I found myself in Chiswick yesterday for a carol service, not an area of London that I know particularly well, but I was left enthralled by the olde worlde feel of an area barely a stone’s throw from the thrumming dual carriageway bringing the traffic into London. I walked by the river, which threatened at some points to spill all over the road, stared agog at the vast houses, imagining them to have been funded by comedians’ voice overs, and mused at the tombstones in the church yard.
Apart from the tales of tax-dodging smugglers at the water’s edge, there was the tomb of Hogarth, a Tolkien, possibly a distant cousin, a gent whose middle name was very, very rude indeed, and none other than Ugo Foscolo, Italian firebrand, revolutionary and poet. The Italians eventually decided that he was unlikely to cause further trouble after he had been dead for a while, so he now resides in the Santa Croce in Florence, but the tomb remains.
The carol service was that volatile mixture of highly excited children, aware that the end of term is just around the corner, and teachers at the very end of their stressed tethers, something best viewed from the security of an organ loft. In the end all was fine, no chime bars were used in anger, although I really do wonder whether I should maybe still be playing Walking In The Air at this stage in my career.
Still, tonight at Mary Abbots The Oxen will receive its second performance, and while it is not the most modern carol in the world I think that it inhabits its own particular niche in a fitting manner.

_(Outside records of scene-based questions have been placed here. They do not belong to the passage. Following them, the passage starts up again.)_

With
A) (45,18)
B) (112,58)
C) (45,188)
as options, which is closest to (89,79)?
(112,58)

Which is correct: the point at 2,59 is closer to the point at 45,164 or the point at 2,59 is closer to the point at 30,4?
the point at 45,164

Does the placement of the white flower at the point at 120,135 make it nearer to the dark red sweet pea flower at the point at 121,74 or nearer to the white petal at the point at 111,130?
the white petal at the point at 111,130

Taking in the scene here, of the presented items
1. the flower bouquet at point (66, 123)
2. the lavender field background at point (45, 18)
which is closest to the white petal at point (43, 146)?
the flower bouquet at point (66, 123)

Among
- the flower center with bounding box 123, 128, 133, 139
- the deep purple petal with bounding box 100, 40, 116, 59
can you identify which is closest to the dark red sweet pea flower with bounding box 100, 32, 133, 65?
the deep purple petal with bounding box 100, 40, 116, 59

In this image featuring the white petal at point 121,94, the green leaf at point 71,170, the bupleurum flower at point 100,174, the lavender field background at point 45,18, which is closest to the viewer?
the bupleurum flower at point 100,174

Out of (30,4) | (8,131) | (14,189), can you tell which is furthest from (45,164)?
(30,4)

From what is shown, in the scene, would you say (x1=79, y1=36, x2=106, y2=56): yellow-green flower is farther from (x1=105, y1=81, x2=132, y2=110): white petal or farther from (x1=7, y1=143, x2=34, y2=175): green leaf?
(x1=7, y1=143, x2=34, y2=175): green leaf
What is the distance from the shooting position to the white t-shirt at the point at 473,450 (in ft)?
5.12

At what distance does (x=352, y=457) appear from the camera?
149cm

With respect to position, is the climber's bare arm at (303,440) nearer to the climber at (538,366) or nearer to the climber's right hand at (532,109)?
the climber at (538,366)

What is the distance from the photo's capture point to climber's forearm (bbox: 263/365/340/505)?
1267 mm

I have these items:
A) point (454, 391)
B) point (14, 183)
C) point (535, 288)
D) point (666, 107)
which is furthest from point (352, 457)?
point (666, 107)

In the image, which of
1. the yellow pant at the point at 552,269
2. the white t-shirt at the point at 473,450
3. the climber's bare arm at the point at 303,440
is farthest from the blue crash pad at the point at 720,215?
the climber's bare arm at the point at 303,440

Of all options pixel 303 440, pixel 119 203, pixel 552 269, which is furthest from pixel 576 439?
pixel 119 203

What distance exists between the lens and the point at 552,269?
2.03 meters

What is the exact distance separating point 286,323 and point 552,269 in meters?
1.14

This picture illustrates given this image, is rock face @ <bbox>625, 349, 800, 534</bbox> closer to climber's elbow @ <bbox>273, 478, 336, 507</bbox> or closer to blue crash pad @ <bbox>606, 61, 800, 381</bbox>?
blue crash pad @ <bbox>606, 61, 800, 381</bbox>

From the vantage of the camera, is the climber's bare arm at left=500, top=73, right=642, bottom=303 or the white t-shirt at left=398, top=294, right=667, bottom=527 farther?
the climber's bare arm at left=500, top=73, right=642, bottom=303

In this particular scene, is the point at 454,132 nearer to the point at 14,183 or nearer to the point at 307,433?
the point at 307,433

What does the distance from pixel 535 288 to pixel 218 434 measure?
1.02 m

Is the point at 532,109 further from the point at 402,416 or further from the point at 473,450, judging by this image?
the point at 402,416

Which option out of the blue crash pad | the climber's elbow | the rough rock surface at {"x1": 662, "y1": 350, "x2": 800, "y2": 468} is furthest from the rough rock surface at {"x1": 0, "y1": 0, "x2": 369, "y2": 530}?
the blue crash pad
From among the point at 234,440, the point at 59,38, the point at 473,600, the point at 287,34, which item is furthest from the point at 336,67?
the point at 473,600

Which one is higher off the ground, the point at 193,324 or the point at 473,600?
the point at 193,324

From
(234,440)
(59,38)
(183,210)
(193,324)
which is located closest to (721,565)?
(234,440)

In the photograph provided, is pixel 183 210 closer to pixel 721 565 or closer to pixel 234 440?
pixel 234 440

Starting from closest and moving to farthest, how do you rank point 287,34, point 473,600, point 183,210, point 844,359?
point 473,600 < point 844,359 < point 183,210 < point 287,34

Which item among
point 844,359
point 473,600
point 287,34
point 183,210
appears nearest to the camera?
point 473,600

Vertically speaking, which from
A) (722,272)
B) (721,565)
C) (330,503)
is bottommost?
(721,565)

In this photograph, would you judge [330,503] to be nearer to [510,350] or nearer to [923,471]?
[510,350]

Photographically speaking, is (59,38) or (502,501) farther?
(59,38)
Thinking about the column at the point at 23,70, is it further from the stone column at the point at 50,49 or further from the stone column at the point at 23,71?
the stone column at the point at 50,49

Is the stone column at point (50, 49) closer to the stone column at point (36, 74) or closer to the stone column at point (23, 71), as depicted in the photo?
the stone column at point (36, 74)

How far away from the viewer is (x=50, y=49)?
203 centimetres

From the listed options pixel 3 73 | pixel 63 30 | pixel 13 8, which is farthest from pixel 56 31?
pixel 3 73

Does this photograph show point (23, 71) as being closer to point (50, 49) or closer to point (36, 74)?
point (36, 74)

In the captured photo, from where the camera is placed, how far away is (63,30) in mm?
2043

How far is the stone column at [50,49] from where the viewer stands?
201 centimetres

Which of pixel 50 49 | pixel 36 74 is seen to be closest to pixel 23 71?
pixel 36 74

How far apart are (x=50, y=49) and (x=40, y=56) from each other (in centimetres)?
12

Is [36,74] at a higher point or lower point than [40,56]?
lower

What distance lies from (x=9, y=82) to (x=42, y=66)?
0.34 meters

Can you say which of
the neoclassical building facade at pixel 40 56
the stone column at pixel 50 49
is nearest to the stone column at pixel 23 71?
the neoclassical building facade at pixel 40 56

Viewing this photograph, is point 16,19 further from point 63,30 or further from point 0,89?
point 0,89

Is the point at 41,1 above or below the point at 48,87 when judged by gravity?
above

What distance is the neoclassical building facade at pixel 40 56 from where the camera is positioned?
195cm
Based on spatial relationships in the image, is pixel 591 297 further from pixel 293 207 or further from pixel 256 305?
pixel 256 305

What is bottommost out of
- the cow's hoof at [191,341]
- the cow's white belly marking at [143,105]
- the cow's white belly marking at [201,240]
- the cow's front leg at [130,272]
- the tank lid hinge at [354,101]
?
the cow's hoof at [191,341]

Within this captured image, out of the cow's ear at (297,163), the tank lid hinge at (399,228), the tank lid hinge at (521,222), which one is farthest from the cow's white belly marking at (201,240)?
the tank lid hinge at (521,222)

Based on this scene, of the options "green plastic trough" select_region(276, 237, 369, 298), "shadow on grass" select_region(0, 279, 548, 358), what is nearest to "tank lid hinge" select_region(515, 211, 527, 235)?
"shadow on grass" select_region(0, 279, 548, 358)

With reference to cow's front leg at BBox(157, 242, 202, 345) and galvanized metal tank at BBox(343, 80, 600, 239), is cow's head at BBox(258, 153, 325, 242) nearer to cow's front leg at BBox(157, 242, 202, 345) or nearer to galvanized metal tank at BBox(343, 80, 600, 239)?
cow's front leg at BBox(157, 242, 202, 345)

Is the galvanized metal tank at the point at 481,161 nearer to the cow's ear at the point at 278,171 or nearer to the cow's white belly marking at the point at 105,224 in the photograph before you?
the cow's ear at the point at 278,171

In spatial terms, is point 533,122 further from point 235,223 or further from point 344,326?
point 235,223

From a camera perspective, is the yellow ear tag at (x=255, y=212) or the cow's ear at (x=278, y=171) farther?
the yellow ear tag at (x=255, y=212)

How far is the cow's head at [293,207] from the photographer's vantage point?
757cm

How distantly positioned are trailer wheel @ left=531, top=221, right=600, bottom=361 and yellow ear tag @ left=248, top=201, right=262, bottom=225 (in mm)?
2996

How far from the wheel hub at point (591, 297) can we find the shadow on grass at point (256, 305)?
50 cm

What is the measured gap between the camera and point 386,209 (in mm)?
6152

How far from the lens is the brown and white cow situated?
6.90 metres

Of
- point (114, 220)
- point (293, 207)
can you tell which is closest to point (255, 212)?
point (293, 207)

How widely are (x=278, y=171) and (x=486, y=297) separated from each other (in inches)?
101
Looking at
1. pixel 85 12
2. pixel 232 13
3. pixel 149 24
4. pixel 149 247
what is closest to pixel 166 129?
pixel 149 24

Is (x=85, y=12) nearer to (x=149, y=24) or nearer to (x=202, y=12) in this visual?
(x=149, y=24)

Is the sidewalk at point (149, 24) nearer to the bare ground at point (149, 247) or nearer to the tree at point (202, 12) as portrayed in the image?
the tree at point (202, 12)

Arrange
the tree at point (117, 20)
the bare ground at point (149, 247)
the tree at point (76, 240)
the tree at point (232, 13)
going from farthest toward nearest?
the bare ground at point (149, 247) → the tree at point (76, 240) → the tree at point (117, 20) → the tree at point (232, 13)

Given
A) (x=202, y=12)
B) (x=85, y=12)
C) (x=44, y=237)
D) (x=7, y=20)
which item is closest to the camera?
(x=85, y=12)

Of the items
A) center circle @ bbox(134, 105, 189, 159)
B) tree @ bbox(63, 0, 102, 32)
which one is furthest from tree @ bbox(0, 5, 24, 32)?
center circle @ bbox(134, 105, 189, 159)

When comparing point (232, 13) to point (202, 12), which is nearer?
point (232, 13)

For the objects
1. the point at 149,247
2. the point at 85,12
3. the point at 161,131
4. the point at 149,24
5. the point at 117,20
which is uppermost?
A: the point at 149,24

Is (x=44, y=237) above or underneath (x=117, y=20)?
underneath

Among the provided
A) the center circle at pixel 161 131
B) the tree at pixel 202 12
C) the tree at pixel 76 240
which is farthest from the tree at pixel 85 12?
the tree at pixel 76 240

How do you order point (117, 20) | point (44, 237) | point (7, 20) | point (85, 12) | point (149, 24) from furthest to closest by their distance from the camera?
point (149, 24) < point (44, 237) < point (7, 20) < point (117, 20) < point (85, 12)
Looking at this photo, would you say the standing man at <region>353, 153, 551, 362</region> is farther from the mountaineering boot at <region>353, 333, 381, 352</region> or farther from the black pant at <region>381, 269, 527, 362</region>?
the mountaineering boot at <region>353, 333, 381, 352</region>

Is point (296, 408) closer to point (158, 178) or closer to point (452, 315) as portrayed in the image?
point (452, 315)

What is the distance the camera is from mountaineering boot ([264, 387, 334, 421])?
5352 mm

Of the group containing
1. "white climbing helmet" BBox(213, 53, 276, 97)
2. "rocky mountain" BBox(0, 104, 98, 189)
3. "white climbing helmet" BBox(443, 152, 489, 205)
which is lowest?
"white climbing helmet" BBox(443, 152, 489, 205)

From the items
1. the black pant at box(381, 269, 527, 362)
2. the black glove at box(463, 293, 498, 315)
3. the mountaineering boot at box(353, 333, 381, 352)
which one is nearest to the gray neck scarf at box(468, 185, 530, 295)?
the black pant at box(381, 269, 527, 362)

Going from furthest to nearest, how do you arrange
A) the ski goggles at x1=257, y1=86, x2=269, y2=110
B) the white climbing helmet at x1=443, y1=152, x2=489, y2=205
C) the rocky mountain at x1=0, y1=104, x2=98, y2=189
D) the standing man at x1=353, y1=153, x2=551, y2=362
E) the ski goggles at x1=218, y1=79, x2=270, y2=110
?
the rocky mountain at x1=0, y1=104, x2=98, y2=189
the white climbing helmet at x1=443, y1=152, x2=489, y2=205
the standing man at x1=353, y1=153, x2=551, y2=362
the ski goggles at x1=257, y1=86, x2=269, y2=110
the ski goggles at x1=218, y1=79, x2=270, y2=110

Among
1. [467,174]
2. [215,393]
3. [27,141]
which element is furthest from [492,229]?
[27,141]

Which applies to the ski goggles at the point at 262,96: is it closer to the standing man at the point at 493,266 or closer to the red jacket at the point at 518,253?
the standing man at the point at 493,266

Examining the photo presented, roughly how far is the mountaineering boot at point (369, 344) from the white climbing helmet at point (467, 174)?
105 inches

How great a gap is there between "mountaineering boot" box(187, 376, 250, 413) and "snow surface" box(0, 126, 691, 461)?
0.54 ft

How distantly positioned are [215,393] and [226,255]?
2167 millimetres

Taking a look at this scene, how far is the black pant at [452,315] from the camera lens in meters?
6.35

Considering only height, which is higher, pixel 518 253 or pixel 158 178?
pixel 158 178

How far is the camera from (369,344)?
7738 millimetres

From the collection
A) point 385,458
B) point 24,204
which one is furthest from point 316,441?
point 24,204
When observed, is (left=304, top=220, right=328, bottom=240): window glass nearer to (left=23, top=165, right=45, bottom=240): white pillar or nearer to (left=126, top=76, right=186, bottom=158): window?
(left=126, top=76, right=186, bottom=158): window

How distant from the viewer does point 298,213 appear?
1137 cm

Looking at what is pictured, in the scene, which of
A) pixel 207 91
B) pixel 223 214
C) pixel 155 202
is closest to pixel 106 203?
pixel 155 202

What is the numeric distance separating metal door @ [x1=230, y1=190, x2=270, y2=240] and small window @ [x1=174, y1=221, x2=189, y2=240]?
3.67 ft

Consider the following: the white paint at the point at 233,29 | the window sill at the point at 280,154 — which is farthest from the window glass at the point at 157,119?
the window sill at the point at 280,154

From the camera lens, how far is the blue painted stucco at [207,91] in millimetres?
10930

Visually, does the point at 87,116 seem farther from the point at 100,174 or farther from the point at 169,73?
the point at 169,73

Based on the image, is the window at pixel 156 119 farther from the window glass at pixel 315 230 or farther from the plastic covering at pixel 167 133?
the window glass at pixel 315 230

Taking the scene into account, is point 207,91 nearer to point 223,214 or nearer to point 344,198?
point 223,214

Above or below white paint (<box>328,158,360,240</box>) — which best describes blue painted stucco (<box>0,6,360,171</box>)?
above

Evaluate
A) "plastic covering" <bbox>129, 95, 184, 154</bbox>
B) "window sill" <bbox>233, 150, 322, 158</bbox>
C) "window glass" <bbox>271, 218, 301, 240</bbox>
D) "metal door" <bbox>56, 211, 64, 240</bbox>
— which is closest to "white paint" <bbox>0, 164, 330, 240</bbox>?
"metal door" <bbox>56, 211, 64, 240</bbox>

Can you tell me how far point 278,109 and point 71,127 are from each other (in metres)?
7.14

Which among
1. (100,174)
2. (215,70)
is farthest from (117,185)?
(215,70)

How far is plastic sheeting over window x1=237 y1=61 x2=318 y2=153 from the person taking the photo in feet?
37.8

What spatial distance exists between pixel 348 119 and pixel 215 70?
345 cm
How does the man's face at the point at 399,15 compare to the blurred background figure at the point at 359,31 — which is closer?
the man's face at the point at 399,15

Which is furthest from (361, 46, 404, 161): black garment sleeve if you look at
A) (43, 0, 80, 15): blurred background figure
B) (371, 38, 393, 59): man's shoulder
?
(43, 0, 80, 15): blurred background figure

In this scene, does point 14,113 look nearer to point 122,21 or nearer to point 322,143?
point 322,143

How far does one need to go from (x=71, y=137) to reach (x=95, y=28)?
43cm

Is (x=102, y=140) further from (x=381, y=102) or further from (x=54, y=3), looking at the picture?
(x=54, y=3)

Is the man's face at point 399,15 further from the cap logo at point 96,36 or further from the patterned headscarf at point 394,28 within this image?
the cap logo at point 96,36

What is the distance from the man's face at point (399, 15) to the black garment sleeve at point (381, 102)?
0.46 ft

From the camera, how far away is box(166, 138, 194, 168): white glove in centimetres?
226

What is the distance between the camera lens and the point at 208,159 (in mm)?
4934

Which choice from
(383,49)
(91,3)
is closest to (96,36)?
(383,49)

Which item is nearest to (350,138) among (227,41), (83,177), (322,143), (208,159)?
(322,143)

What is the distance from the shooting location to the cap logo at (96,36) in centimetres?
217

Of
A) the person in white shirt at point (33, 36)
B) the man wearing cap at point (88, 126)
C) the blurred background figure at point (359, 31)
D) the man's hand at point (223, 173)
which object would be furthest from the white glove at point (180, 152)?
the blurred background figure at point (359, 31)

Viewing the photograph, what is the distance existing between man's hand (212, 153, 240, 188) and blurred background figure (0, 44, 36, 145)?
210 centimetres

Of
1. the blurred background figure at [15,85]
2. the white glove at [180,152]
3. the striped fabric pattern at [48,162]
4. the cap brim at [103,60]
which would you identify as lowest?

Before this evening there is another school carol service to get through and somewhere there, towards the end of the week, it all begins to calm down.
Before today’s services I need to gather up what enthusiasm I have and tackle a couple of charts for the gig next week, a slowly and surely approach rather than a blitz, and the I hope to spend a little of time doing some further reading of my composition books. It will be a classic bitsa day, but I hope it will be fulfilling none the less, and there may even be a sneaky play of something light and frothy towards the end, if I feel I deserve a reward for a day well spent.